Provided entries:
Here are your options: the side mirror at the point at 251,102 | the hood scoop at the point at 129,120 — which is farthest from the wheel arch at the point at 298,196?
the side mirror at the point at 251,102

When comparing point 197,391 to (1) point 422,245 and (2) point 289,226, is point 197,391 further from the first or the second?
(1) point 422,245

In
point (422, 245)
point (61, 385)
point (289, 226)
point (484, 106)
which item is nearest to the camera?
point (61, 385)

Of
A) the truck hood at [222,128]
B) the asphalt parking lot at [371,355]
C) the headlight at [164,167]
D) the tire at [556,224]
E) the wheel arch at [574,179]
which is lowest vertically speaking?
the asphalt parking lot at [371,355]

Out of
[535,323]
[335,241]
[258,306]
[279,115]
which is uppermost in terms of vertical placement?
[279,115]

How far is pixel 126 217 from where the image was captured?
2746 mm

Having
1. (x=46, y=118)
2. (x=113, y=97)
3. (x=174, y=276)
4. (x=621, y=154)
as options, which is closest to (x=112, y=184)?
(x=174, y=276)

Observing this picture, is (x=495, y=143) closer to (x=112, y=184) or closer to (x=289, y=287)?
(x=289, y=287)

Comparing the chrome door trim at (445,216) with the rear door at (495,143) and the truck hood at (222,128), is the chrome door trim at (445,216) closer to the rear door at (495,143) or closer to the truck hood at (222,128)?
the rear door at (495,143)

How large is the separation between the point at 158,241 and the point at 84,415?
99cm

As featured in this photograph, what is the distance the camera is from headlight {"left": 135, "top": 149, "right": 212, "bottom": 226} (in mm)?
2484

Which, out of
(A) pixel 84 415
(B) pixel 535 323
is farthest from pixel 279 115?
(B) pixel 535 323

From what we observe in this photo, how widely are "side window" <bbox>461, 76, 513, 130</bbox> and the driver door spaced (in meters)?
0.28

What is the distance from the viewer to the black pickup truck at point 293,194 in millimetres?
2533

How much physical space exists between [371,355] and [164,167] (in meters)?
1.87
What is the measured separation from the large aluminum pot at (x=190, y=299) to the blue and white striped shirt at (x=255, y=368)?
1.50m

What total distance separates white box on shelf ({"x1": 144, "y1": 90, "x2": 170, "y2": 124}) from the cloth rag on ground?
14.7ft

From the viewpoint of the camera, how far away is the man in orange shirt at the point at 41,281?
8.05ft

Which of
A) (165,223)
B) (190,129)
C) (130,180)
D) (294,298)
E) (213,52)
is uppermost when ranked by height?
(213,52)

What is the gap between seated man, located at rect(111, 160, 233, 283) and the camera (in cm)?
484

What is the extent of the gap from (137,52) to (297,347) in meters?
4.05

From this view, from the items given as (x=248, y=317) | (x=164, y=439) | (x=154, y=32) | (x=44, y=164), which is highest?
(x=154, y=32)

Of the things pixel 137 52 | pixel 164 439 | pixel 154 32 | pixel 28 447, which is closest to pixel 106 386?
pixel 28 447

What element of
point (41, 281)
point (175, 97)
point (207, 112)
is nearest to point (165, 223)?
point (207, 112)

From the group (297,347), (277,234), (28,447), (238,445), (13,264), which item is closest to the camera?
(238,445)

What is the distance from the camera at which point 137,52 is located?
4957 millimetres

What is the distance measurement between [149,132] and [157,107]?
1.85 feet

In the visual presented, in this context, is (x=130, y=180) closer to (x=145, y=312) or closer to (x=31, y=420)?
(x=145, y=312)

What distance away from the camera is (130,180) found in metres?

Exercise description: Repeat exactly the lines above from the line that contains "Of the things" through the end. Include both of these ends; leave out everything else.

Exercise answer:
Of the things pixel 137 52 | pixel 164 439 | pixel 154 32 | pixel 28 447, which is closest to pixel 106 386?
pixel 28 447

What element of
point (41, 281)
point (175, 97)
point (207, 112)
is nearest to point (165, 223)?
point (207, 112)

From the group (297,347), (277,234), (28,447), (238,445), (13,264), which item is closest to the camera?
(238,445)

What is the distance from the camera at which point 137,52 is located?
4957 millimetres

What is the distance measurement between [149,132] and [157,107]?
1.85 feet

In the visual presented, in this context, is (x=130, y=180) closer to (x=145, y=312) or closer to (x=31, y=420)?
(x=145, y=312)

What distance away from the camera is (130,180) found in metres?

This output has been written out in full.